■ **Instructions for the task**
Leave out the images and repeat every entry below exactly.

### Data in this exercise ###

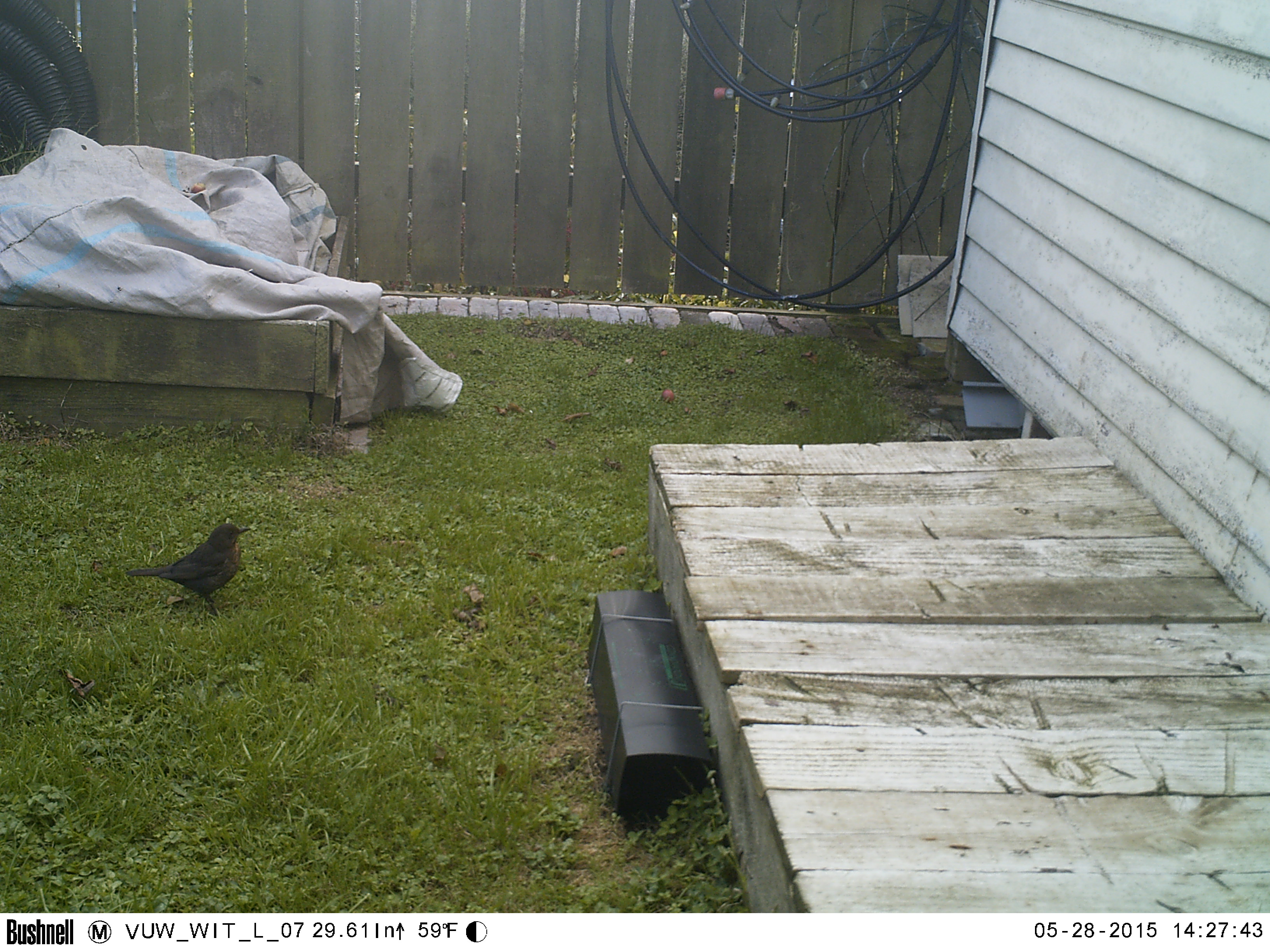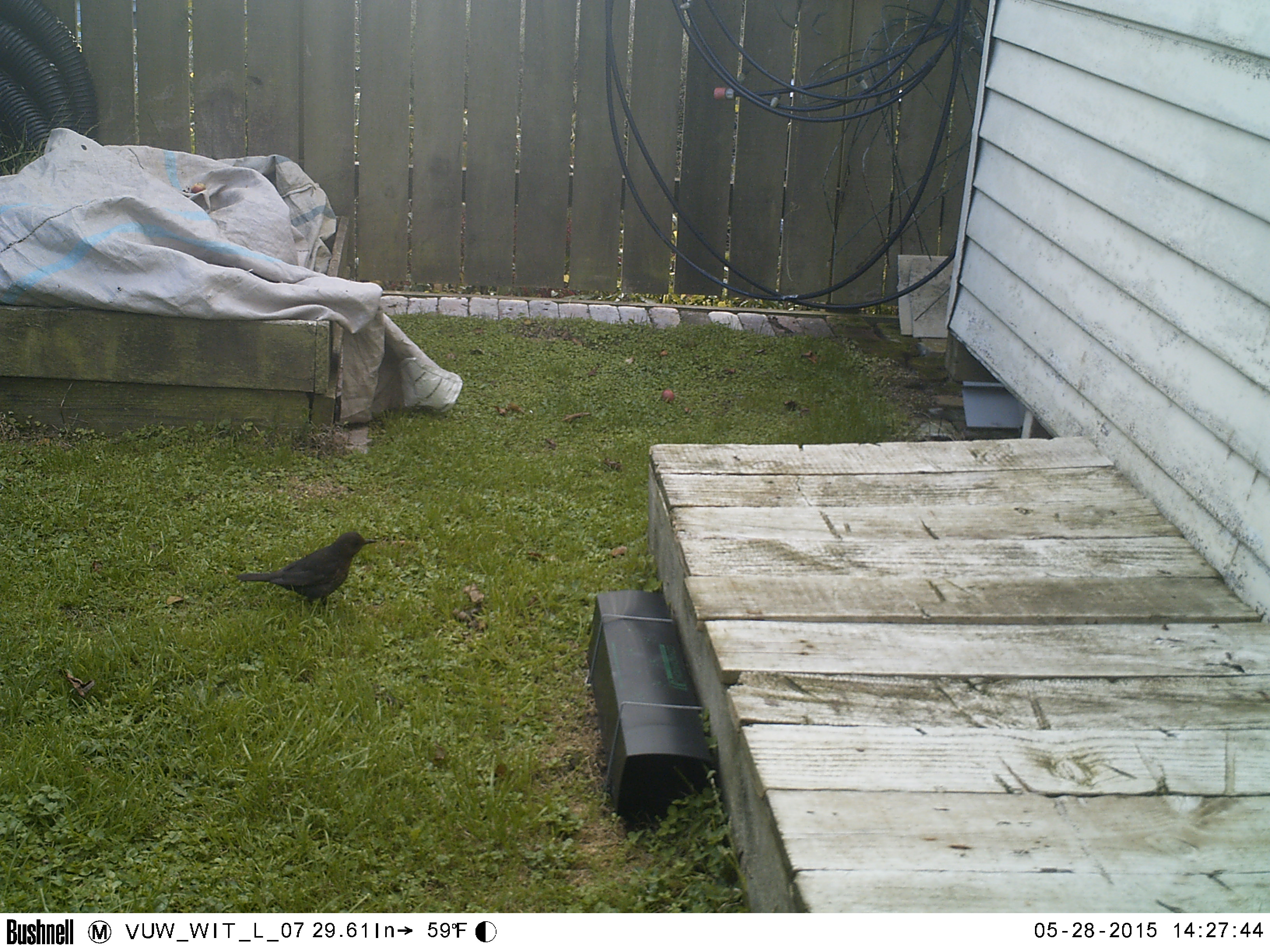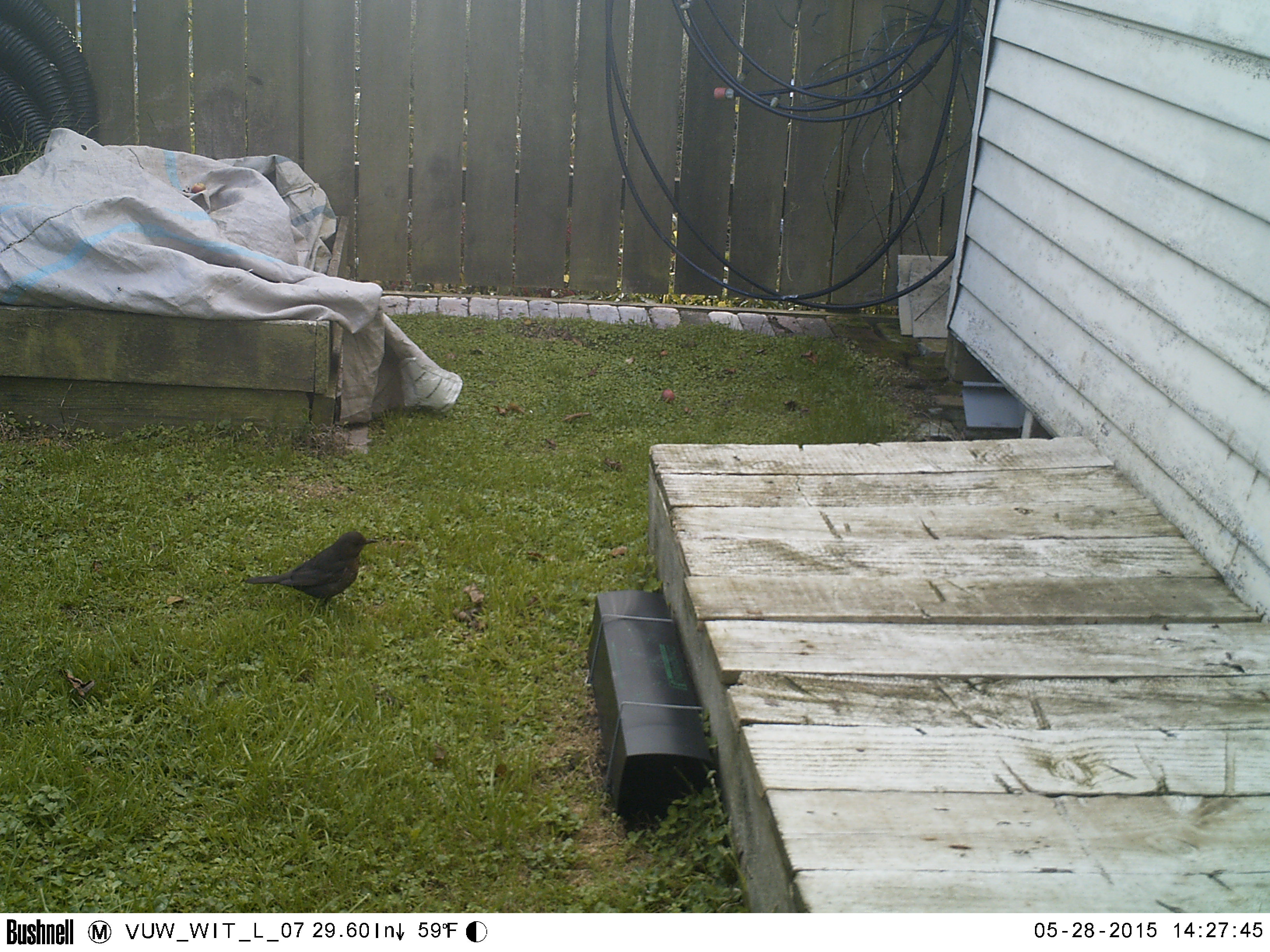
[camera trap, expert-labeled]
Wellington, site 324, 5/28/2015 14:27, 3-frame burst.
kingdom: Animalia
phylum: Chordata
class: Aves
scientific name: Aves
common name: bird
Bird (Aves).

###

■ **Output of the exercise**
[camera trap, expert-labeled]
Wellington, site 324, 5/28/2015 14:27, 3-frame burst.
kingdom: Animalia
phylum: Chordata
class: Aves
scientific name: Aves
common name: bird
Bird (Aves).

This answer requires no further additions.